だから、国家の政策や暴力装置をコントロールしうるのは、現状ではナショナリズムだけである。(ベトナム反戦運動など)
【ファシズム】
ファシズムは、国内市場の空洞化や衰退をそのままにしたまま、「戦争経済」によって国外市場の拡大を達成し、国内市場の崩壊を埋め合わせようとする。貧窮化した民衆は、この動きを推進する(あの時のあの国ですね分かります)。
「戦争経済」は公共事業であり、需要と生産が拡大するが、戦争と共に終わる短期的な経済成長戦略である。
ファシズムを予防するには、国内経済を保全するナショナルな経済政策である。
【jizakiの考え】
世界がぺちゃんこになるのはいいことだ。
日本の賃金が下がるのは、新興国の賃金との間に平準化の圧力が働いてるからで、世界の富を分かち合うという「脱ナショナリズム」の観点からしたら、善きことである。ただし、排外主義に陥りやすいネーションのことを考えると、平準化の速度が問題だ。

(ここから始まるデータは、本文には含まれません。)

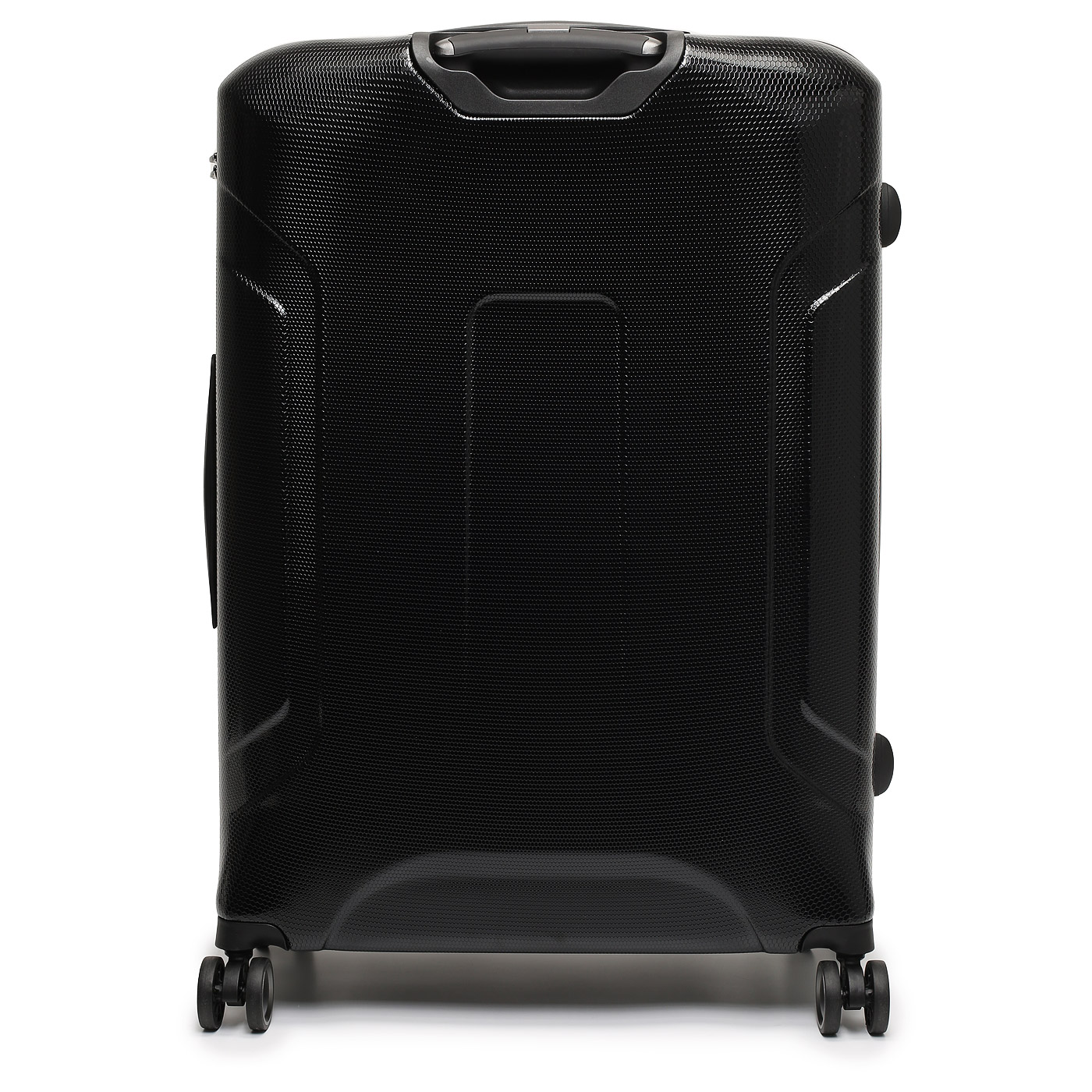 Чемодан большой L из поликарбоната Eberhart Scale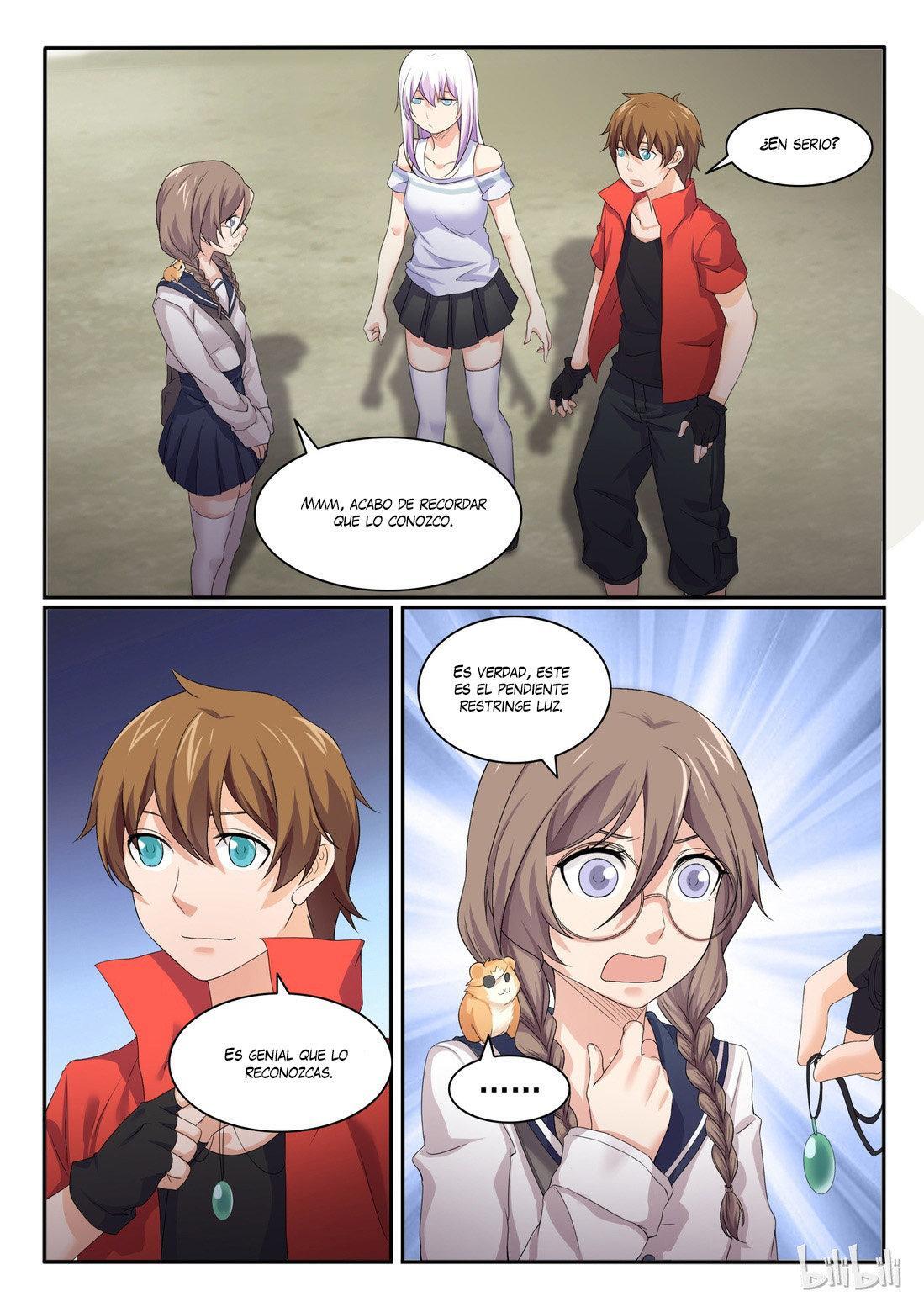 Capitulo 47 page 12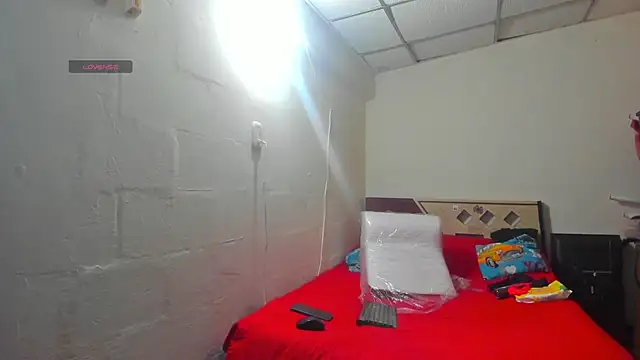 Snapshot of Brianrosex chatting on 02/26/25, 01:53 Brianrosex online show from 02/26/25, 01:53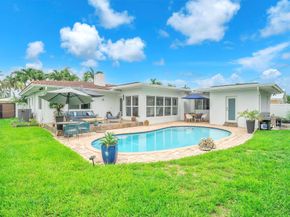 2212 NE 32nd Ave, Fort Lauderdale FL 33305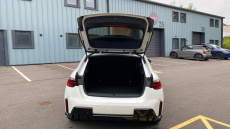 BMW 1 Series 120 M Sport 5dr Step Auto Petrol Hatchback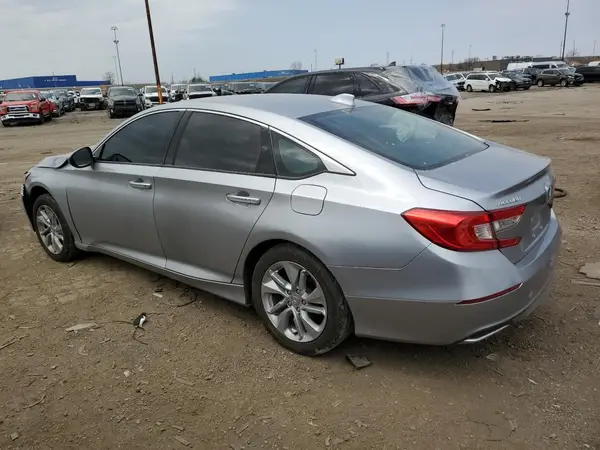 1HGCV1F17LA054819 2020 HONDA ACCORD - Image 2
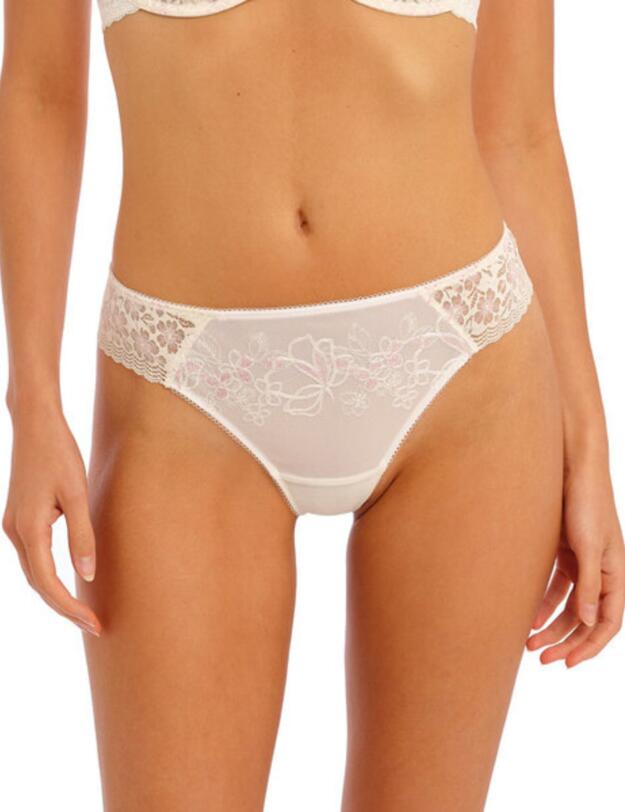 Wacoal Akina Tanga Ivory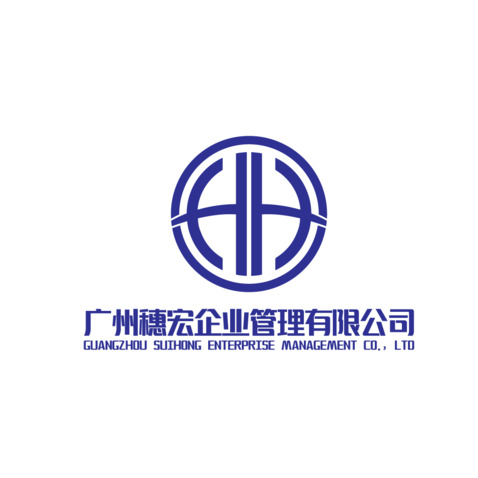 企业管理服务行业logo设计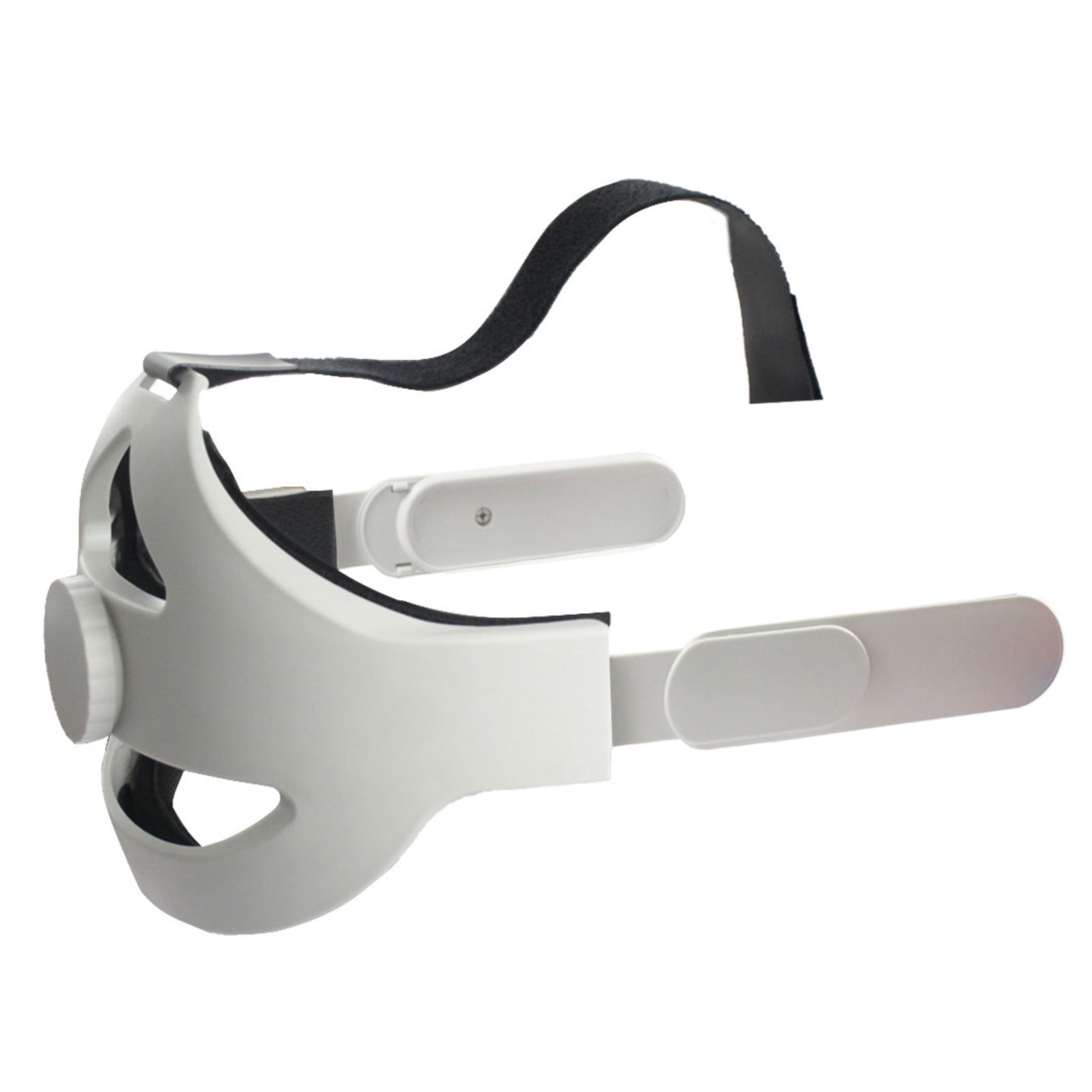 Abody Replacement for Oculus Quest 2 Comfortable Replacement Headset VR-Accessories Light Headband for Virtual Reality Headset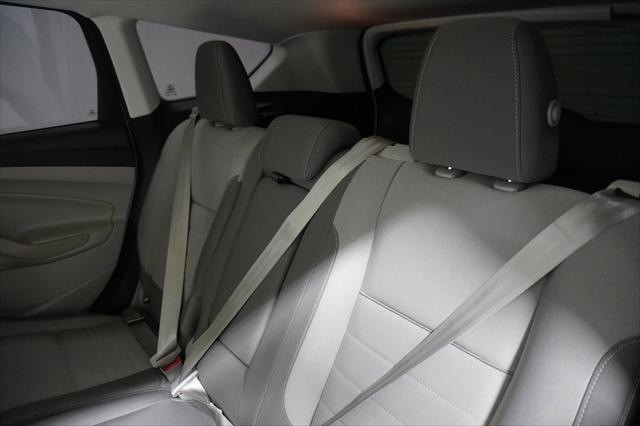 used 2014 Ford Escape car
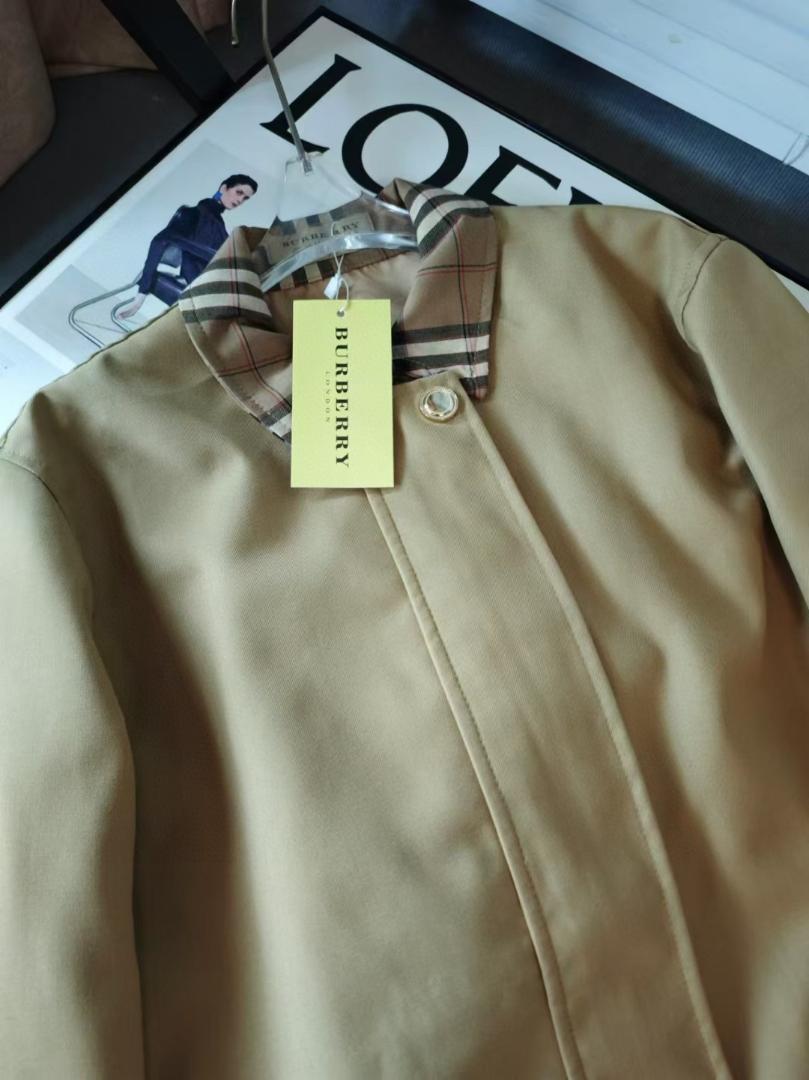 ✨️極美品✨️Burberryバーバリーチェックジャケット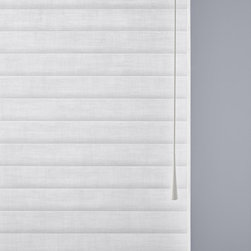 Energy Efficient Window Treatments - Cellular Shades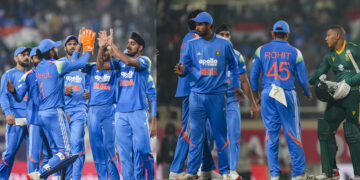 Ind vs SA | 2 ஆவது ஒரு நாள் போட்டியில் முக்கிய மாற்றம்?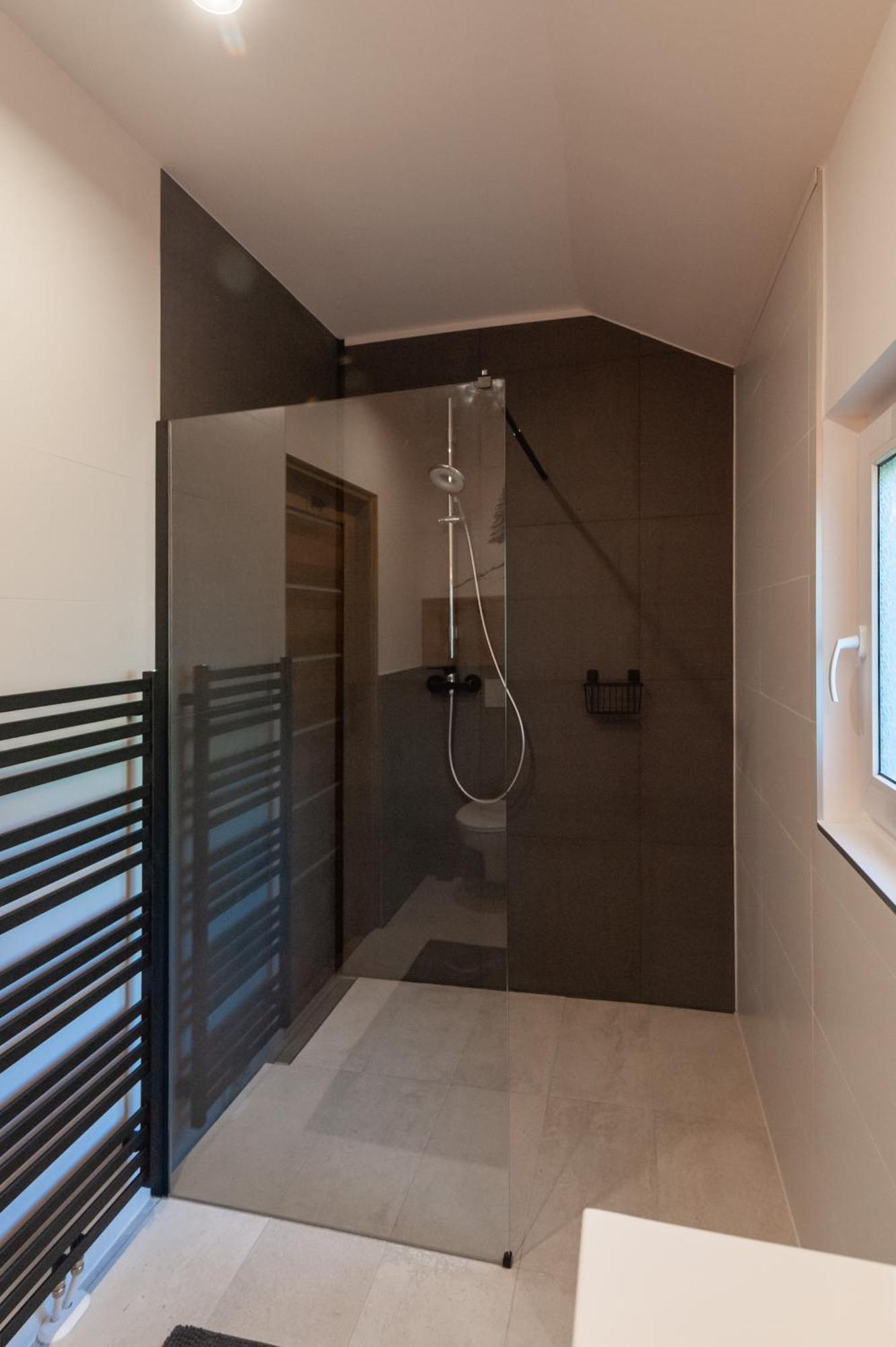 Pod Lipa Apartment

賃金の下がり方と物価など必需品の下がり方が相伴うなら、資源や環境のキャパの安全圏内でスローライフによってしのげるのでは。
少し前までは、「経済成長」したいなら「移民」を数百万人規模で受け入れて共生プログラムを実施するのが処方箋だと考えていたが、経済的・精神的に貧窮化した人間にはそんな度量を期待できない、無理! と思うようになった。
国内的には、世代間や階層間の格差を是正することが重要。
高齢富裕層から若年貧困層へ所得移転する政策を。年金は積立方式に。所得税の累進性が下げられているが、前より上げるべきである。正社員の労働時間と給料を減らして、非正規労働者の身分保障と給料を上げるワークシェアを行う。
今は成長経済から成熟経済への移行期。
成長が飽和に達しているのに夢から醒めたくないものだから、数年おきにバブルが起こる。国内外の資金の移動に課税する。大量に生産・消費・廃棄する経済から離脱して軟着陸する工夫を考える。